EXERCISE REQUIREMENTS: Take the line that contains "How far is (x=12, y=237)" and each line after it in the material below, and transcribe them exactly, stopping at the end.

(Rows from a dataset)

++++++

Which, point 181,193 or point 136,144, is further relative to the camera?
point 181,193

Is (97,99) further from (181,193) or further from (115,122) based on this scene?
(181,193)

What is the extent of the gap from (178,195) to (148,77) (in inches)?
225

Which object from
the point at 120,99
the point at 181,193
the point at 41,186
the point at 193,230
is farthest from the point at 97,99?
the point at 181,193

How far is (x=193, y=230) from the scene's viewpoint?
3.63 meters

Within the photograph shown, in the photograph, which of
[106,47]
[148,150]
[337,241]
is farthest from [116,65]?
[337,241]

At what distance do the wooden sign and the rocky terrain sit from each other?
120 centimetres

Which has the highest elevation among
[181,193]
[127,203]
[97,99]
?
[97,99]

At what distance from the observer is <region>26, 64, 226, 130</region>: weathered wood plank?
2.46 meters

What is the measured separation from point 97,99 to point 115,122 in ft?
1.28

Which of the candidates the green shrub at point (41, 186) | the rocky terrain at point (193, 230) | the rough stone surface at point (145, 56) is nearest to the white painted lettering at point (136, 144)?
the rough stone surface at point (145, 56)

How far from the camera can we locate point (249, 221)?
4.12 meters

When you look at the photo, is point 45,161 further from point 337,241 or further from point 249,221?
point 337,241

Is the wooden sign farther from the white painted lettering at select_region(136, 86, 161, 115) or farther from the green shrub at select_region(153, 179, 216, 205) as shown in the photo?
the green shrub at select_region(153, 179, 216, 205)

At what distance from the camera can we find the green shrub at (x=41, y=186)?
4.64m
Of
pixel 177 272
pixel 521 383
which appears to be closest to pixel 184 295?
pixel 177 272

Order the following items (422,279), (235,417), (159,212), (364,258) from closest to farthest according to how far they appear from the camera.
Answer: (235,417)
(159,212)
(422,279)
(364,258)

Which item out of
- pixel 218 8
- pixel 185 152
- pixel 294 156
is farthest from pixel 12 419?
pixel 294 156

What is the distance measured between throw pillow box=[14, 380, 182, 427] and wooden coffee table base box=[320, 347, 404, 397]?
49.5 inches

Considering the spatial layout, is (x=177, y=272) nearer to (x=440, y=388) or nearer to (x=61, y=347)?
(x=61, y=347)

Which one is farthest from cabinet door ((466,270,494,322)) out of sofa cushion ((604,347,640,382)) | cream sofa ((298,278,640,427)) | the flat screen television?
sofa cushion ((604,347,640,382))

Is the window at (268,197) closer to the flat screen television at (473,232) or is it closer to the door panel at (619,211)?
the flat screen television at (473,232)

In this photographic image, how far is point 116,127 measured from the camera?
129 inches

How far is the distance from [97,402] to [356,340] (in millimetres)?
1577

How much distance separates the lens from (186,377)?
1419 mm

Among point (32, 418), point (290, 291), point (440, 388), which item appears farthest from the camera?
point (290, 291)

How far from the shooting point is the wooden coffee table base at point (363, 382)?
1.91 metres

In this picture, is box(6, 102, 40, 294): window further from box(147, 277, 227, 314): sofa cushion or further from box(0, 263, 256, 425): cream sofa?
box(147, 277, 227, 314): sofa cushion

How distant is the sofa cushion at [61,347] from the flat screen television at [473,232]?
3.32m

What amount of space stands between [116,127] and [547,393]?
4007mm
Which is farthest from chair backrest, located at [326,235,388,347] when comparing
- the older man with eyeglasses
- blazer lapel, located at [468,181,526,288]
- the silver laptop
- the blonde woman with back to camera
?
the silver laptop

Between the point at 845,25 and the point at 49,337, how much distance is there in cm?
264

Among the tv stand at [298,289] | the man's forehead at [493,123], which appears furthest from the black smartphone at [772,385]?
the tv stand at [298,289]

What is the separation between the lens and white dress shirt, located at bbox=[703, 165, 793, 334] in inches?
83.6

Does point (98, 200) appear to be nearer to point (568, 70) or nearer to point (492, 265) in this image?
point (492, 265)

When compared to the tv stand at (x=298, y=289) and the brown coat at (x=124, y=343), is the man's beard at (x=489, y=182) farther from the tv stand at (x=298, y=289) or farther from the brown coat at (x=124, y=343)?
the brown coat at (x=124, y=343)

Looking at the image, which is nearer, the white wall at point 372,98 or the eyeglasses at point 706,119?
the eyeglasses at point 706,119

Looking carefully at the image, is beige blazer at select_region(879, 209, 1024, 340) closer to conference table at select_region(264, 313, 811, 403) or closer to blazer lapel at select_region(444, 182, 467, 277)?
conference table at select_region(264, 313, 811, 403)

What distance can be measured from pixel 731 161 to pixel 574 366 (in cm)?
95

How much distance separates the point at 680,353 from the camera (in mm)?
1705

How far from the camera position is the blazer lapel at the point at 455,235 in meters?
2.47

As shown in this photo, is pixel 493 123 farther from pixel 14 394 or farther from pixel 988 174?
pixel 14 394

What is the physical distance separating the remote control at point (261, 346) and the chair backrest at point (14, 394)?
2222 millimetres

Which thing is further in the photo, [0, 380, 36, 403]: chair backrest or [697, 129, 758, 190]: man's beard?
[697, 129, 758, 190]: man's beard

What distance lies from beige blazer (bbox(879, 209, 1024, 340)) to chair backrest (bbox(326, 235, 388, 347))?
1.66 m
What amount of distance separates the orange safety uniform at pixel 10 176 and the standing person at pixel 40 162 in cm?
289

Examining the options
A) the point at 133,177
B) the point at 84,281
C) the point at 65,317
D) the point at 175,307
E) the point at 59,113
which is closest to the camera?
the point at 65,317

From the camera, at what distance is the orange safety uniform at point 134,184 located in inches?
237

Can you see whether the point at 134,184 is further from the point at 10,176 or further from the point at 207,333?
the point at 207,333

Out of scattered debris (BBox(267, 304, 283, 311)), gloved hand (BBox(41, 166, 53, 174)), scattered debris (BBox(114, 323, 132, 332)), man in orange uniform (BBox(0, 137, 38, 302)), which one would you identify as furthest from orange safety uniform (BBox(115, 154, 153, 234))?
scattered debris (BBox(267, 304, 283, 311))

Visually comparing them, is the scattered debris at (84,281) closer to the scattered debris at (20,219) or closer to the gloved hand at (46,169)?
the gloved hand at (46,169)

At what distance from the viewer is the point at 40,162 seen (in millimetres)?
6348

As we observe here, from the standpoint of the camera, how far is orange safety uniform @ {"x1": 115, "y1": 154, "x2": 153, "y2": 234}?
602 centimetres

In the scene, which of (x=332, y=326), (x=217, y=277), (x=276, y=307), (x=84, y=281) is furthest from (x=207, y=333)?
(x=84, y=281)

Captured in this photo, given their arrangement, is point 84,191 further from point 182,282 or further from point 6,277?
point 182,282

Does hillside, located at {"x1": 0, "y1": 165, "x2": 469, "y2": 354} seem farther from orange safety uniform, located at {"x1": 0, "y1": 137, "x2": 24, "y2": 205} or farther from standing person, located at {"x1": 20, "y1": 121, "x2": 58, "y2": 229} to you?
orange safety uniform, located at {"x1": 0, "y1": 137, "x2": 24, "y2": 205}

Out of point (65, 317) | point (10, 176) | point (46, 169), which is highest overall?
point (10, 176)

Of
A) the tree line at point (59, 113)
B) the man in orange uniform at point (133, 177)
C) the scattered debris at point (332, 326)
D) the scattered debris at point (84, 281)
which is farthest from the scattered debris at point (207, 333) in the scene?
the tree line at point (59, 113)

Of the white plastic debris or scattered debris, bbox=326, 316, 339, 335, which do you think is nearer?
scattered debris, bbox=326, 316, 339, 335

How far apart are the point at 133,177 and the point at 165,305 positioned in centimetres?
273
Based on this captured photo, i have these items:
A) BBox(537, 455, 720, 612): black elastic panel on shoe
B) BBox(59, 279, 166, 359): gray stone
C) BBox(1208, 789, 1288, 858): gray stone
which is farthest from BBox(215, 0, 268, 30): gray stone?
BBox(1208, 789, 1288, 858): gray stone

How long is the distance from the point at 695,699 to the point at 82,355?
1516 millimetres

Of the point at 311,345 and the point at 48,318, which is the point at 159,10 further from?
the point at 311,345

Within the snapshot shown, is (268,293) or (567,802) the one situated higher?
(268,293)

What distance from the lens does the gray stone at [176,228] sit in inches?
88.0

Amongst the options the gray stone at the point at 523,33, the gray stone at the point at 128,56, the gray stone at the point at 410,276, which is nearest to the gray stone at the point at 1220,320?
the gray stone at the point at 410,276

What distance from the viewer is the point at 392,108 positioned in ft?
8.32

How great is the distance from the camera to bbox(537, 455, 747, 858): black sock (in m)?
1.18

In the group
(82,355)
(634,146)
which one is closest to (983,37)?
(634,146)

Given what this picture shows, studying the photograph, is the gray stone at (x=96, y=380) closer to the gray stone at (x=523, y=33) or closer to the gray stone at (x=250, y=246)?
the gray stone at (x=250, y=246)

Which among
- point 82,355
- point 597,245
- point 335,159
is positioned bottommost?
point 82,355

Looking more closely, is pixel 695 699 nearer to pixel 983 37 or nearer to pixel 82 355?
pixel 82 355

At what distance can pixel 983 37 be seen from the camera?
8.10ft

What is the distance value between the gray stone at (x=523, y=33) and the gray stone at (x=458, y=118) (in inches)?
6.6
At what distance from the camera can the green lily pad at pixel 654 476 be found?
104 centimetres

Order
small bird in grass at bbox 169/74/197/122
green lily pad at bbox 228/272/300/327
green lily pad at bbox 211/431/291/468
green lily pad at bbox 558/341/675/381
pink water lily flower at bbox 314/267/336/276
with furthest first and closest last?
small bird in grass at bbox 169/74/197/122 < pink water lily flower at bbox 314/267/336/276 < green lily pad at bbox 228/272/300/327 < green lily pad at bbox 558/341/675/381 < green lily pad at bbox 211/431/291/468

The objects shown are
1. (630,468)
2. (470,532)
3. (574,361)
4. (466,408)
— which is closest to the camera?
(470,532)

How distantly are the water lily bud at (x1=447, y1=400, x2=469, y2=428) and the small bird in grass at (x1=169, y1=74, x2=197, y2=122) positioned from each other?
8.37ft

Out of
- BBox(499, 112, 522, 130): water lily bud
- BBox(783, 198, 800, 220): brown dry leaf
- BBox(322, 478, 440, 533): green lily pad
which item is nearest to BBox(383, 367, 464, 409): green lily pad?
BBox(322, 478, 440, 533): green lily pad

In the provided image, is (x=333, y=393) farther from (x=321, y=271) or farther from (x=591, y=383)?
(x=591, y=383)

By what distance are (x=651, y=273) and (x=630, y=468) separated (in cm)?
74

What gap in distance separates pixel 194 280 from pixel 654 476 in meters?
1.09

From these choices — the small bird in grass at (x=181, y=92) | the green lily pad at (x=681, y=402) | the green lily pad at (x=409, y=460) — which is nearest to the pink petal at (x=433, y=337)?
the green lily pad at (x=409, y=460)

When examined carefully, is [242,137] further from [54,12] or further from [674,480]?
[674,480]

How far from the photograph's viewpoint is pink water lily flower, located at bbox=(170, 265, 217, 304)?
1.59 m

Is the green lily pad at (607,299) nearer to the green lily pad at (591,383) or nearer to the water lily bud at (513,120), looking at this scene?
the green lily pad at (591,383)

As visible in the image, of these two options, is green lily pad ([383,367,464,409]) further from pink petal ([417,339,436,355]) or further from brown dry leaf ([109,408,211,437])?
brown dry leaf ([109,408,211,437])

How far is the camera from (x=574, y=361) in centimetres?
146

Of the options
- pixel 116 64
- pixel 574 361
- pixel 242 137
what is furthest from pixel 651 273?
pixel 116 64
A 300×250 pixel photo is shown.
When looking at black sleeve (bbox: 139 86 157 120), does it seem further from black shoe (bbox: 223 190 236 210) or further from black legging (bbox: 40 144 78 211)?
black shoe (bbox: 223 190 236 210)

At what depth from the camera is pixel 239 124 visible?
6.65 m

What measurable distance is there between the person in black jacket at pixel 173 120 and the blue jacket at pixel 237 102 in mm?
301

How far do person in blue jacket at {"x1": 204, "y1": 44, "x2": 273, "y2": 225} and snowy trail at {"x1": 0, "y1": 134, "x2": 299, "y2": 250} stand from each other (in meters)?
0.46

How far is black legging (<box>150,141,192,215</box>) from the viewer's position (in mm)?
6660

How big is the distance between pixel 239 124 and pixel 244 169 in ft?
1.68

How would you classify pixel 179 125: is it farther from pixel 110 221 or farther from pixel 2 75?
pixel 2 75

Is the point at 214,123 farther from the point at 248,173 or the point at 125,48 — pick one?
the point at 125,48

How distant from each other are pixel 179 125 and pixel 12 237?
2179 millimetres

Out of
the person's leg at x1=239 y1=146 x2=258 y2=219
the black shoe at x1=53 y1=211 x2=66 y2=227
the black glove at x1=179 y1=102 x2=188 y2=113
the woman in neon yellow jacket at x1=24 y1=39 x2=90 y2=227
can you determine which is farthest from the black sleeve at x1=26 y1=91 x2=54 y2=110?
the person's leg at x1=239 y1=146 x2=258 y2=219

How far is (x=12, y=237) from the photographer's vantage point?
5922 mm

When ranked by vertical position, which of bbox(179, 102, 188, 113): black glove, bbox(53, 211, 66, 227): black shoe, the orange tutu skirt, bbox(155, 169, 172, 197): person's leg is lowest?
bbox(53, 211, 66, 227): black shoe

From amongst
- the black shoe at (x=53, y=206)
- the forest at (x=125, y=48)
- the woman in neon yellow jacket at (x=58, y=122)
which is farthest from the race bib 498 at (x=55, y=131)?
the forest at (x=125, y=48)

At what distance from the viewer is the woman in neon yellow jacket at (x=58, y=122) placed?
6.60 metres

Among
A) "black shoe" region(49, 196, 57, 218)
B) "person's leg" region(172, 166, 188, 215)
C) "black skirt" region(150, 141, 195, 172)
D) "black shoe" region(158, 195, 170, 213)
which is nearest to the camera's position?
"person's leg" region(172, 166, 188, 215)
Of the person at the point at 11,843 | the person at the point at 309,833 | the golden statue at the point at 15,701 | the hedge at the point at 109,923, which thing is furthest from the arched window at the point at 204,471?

++++++

SOLUTION TO THIS PROBLEM:
How far is (x=12, y=237) from the photographer's vantage point?
5922 mm

When ranked by vertical position, which of bbox(179, 102, 188, 113): black glove, bbox(53, 211, 66, 227): black shoe, the orange tutu skirt, bbox(155, 169, 172, 197): person's leg is lowest?
bbox(53, 211, 66, 227): black shoe

From amongst
- the black shoe at (x=53, y=206)
- the forest at (x=125, y=48)
- the woman in neon yellow jacket at (x=58, y=122)
which is farthest from the race bib 498 at (x=55, y=131)?
the forest at (x=125, y=48)

At what distance from the viewer is the woman in neon yellow jacket at (x=58, y=122) placed?
6.60 metres

Among
A) "black shoe" region(49, 196, 57, 218)
B) "person's leg" region(172, 166, 188, 215)
C) "black skirt" region(150, 141, 195, 172)
D) "black shoe" region(158, 195, 170, 213)
which is nearest to the camera's position?
"person's leg" region(172, 166, 188, 215)
Of the person at the point at 11,843 | the person at the point at 309,833 | the golden statue at the point at 15,701 | the hedge at the point at 109,923, which thing is furthest from the arched window at the point at 204,471?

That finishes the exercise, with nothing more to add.